There is a lot of discussion in various online mathematical forums currently about the interpretation, derivation, and significance of Ramanujan's famous (but extremely unintuitive) formula

1+2+3+4+... = -1/12 (1)

or similar divergent series formulae such as

1-1+1-1+... = 1/2 (2)

or

1+2+4+8+... = -1. (3)

One can view this topic from either a pre-rigorous, rigorous, or post-rigorous perspective (see this page of mine for a description of these three terms:

http://terrytao.wordpress.com/career-advice/there%E2%80%99s-more-to-mathematics-than-rigour-and-proofs/ ). The pre-rigorous approach is not particularly satisfactory: here one is taught the basic rules for manipulating finite sums (e.g. how to add or subtract one finite sum from another), and one is permitted to blindly apply these rules to infinite sums. This approach can give derivations of identities such as (1), but can also lead to derivations of even more blatant absurdities such as 0=1, which of course makes any similar derivation of (1) look quite suspicious.

From a rigorous perspective, one learns in undergraduate analysis classes the notion of a convergent series and a divergent series, with the former having a well defined limit, which enjoys most of the same laws of series that finite series do (particularly if one restricts attention to absolutely convergent series). In more advanced courses, one can then learn of more exotic summation methods (e.g. Cesaro summation, p-adic summation or Ramanujan summation) which can sometimes (but not always) be applied to certain divergent series, and which obey some (but not all) of the rules that finite series or absolutely convergent series do. One can then carefully derive, manipulate, and use identities such as (1), so long as it is made precise at any given time what notion of summation is in force. For instance, (1) is not true if summation is interpreted in the classical sense of convergent series, but it is true for some other notions of summation, such as Ramanujan summation, or a real-variable analogue of that summation that I describe in this post:

http://terrytao.wordpress.com/2010/04/10/the-euler-maclaurin-formula-bernoulli-numbers-the-zeta-function-and-real-variable-analytic-continuation/#comment-265849From a post-rigorous perspective, I believe that an equation such as (1) should more accurately be rendered as

1+2+3+4+... = -1/12 + ...

where the "..." on the right-hand side denotes terms which could be infinitely large (or divergent) when interpreted classically, but which one wishes to view as "negligible" for one's intended application (or at least "orthogonal" to that application). For instance, as a rough first approximation (and assuming implicitly that the summation index in these series starts from n=1 rather than n=0), (1), (2), (3) should actually be written as

1+2+3+4+... = -1/12 + 1/2 infinity^2 (1)'

1-1+1-1+... = 1/2 - (-1)^{infinity} /2 (2)'

or

1+2+4+8+... = -1 + 2^{infinity} (3)'

and more generally

1+x+x^2+x^3+... = 1/(1-x) + x^{infinity}/(x-1)

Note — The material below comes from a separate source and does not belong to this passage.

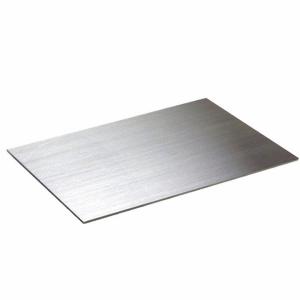 China ASME Ss Plate 304 2B Cold Rolled White Pickled Surface 50mm×80mm×2mm factory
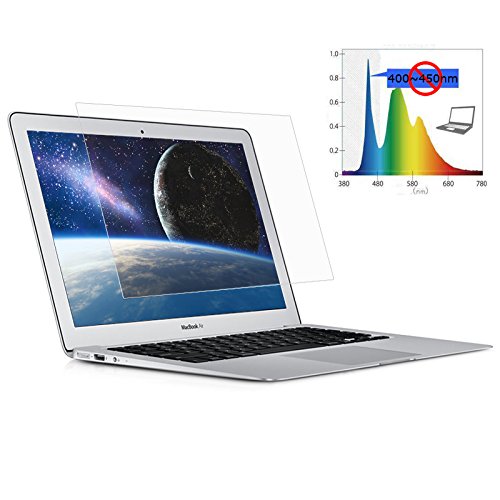 Amazoncom Macbook Air 13 Inch Anti Blue Light Screen Protector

where the terms involving infinity do not make particularly rigorous sense, but would be considered orthogonal to the application at hand (a physicist would call these quantities unphysical) and so can often be neglected in one's manipulations. (If one wanted to be even more accurate here, the 1/2 infinity^2 term should really be the integral of x dx from 0 to infinity.) To rigorously formalise the notion of ignoring certain types of infinite expressions, one needs to use one of the summation methods mentioned above (with different summation methods corresponding to different classes of infinite terms that one is permitted to delete); but the above post-rigorous formulae can still provide clarifying intuition, once one has understood their rigorous counterparts. For instance, the formulae (1)' and (3)' are now consistent with the left-hand side being positive and diverging to infinity, and the formula (2)' is consistent with the left-hand side being indeterminate in limit, with both 0 and 1 as limit points. The fact that divergent series often do not behave well with respect to shifting the series can now be traced back to the fact that the infinite terms in the above identities produce some finite remainders when the infinity in those terms is shifted, say to infinity+1.

For a more advanced example, I believe that the "field of one element" should really be called "the field of 1+... elements", where the ... denotes an expression which one believes to be orthogonal to one's application.